Sejak serial tersebut meledak, jumlah pengunjung yang datang ke Pulau Nami ikut meningkat.
 Patung karakter 'Winter Sonata' di Pulau Nami. (CNN Indonesia/Jonathan Patrick) |
Pengunjung perlu menggunakan kapal feri untuk menyeberangi Sungai Han agar bisa sampai ke sini. Perjalanan memakan waktu kurang lebih 10 menit dari Dermaga Gapyeong.
Kapal feri disesaki oleh pengunjung, padahal saya mengunjungi Pulau Nami pada hari biasa, bukan hari libur. Kapal Feri juga dihiasi oleh bendera dari berbagai negara di seluruh dunia.
Beberapa memoribila 'Winter Sonata' terdapat di pulau ini. Seperti patung legendaris sejoli Bae Yong Joon dan Choi Jin Woo hingga berbagai figura kayu foto-foto adegan di serial ini.

• Daftar Tugas
a) Kembalikan baris-baris rekaman persis seperti aslinya, dimulai dari awal rekaman dan berlanjut hingga baris yang memuat "y=240), (x=436, y=312)", termasuk baris tersebut. Jangan sertakan gambar dalam jawaban.
b) Lanjutkan teks tentang Pulau Nami mulai dari bagian terakhirnya.
Teks di atas dan rekaman berikut berasal dari sumber yang berbeda.

• Pertanyaan spasial berbasis gambar
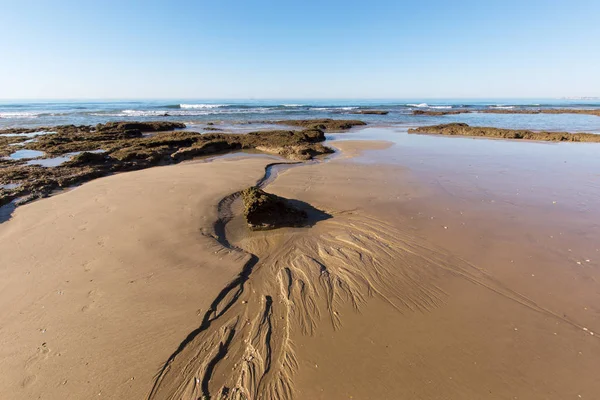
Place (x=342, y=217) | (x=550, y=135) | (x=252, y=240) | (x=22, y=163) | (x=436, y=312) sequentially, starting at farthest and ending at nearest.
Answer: (x=550, y=135), (x=22, y=163), (x=342, y=217), (x=252, y=240), (x=436, y=312)

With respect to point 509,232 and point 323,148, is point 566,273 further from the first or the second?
point 323,148

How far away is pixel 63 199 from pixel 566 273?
12.1 m

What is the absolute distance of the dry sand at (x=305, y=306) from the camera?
316cm

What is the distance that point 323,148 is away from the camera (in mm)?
15961

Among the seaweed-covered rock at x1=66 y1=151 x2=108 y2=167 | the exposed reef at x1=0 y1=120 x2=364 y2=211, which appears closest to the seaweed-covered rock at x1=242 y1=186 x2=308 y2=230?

• Jawaban
a)
Place (x=342, y=217) | (x=550, y=135) | (x=252, y=240) | (x=22, y=163) | (x=436, y=312) sequentially, starting at farthest and ending at nearest.
Answer: (x=550, y=135), (x=22, y=163), (x=342, y=217), (x=252, y=240), (x=436, y=312)

b)
Di Pulau Nami juga terdapat lokasi bernama Metasequoia Lane. Lokasi ini merupakan jalur dengan kedua sisi jalan yang dipenuhi dengan pepohonan tinggi.
Cukup beruntung saya datang ke Pulau Nami saat musim gugur, Pasalnya warna daun tidak hanya hijau tapi menguning karena mengering dan akan berguguran. Hal itu membuat pemandangan sekitarnya semakin indah.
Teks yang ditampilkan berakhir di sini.